**WHAT YOU HAVE TO DO:** Find "As depicted in" in the material below, then copy that line and every subsequent line to the end, exactly.

******

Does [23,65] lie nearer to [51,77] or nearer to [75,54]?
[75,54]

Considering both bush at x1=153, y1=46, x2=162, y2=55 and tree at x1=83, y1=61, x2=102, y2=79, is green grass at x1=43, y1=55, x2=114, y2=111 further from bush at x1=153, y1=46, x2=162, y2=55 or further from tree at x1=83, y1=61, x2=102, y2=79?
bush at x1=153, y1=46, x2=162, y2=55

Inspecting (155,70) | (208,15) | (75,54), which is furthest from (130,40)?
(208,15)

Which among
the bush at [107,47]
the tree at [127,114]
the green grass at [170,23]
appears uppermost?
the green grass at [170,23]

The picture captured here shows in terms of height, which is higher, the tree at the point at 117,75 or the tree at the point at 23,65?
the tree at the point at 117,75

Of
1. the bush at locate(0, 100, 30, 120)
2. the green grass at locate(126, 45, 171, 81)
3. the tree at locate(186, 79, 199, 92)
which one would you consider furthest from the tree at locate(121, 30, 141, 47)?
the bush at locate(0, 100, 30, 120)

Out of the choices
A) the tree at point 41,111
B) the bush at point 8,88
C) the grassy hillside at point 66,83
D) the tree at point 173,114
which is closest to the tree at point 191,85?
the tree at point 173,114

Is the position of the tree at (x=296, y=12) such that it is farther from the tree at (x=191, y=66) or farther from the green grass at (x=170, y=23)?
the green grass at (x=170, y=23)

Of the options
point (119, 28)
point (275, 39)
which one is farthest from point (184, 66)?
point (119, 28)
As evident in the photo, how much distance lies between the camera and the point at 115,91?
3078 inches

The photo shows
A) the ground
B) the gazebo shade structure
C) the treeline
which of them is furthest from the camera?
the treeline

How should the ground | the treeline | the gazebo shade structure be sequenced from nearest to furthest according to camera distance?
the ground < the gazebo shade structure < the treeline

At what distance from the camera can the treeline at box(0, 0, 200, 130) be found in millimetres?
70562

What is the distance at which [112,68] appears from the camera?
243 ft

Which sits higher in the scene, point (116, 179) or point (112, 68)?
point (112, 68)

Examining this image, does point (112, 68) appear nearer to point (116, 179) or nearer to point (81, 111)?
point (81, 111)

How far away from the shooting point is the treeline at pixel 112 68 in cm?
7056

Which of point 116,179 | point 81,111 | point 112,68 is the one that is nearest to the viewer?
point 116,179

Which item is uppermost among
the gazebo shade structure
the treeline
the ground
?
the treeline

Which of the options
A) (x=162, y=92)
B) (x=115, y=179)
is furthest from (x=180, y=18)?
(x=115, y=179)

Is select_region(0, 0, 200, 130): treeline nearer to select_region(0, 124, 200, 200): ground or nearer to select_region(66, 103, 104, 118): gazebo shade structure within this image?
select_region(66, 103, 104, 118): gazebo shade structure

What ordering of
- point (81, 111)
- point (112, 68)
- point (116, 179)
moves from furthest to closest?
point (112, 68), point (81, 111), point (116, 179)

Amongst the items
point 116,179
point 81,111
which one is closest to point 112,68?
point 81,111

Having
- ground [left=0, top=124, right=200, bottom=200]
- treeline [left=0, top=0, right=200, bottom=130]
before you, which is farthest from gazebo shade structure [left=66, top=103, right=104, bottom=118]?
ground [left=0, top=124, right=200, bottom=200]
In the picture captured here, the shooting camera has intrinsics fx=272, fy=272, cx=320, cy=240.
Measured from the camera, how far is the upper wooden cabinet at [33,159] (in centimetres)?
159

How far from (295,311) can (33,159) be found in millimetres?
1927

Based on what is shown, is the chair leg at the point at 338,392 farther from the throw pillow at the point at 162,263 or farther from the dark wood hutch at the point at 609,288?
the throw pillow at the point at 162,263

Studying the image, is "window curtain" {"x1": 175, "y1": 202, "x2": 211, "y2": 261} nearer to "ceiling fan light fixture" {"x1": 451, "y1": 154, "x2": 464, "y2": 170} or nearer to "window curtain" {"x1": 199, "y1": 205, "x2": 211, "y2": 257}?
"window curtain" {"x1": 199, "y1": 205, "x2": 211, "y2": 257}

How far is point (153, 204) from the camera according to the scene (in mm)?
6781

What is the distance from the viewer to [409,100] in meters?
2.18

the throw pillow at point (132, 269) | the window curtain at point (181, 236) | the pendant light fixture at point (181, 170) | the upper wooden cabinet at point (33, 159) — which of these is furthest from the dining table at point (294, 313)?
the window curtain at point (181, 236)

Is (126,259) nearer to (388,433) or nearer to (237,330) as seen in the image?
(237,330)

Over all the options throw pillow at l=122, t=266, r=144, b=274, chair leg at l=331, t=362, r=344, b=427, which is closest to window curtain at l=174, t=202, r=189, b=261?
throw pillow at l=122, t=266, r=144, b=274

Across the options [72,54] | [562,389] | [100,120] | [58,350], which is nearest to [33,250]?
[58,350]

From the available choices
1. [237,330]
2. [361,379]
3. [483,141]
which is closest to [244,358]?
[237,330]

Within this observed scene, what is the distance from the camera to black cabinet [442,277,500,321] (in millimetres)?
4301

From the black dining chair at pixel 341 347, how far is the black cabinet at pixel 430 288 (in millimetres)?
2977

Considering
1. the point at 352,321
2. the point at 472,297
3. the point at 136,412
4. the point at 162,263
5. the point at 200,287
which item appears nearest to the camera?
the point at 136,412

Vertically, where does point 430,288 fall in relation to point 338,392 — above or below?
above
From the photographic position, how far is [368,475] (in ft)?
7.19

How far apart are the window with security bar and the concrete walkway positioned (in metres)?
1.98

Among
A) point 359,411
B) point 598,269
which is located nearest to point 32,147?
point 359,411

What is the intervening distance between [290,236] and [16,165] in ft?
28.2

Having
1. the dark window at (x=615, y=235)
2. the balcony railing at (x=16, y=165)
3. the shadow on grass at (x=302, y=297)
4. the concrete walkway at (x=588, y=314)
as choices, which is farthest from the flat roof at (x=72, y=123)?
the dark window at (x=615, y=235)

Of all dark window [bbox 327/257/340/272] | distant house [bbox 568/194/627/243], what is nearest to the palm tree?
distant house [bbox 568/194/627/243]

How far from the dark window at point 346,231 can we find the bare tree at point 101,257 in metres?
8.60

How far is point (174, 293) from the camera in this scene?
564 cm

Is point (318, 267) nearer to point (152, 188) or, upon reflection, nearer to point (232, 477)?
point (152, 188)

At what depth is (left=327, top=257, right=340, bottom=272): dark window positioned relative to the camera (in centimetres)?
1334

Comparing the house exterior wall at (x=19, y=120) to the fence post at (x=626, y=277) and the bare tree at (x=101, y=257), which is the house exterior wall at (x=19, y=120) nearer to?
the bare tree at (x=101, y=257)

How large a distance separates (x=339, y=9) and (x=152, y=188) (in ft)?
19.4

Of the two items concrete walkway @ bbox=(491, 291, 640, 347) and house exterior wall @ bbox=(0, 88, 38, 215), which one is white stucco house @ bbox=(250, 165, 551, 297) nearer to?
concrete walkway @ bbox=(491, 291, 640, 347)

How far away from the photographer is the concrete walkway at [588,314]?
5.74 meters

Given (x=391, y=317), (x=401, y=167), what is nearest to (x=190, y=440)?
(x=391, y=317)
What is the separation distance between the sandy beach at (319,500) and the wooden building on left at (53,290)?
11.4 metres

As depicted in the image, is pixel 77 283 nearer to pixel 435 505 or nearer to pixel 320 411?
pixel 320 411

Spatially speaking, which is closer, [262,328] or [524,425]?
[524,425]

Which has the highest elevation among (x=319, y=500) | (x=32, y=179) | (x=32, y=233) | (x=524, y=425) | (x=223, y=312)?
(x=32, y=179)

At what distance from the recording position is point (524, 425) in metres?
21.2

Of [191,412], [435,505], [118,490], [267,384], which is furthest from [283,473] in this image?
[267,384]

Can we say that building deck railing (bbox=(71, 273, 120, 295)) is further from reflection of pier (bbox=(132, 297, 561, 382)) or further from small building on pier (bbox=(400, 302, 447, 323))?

******

**EXPECTED OUTPUT:**
As depicted in the image, is pixel 77 283 nearer to pixel 435 505 or nearer to pixel 320 411?
pixel 320 411

Spatially speaking, which is closer, [262,328] or [524,425]?
[524,425]

Which has the highest elevation among (x=319, y=500) | (x=32, y=179) | (x=32, y=233) | (x=524, y=425) | (x=223, y=312)?
(x=32, y=179)

At what distance from the recording position is point (524, 425) in metres?
21.2

Of [191,412], [435,505], [118,490], [267,384], which is furthest from [283,473] in this image?
[267,384]

Can we say that building deck railing (bbox=(71, 273, 120, 295)) is further from reflection of pier (bbox=(132, 297, 561, 382)) or further from small building on pier (bbox=(400, 302, 447, 323))?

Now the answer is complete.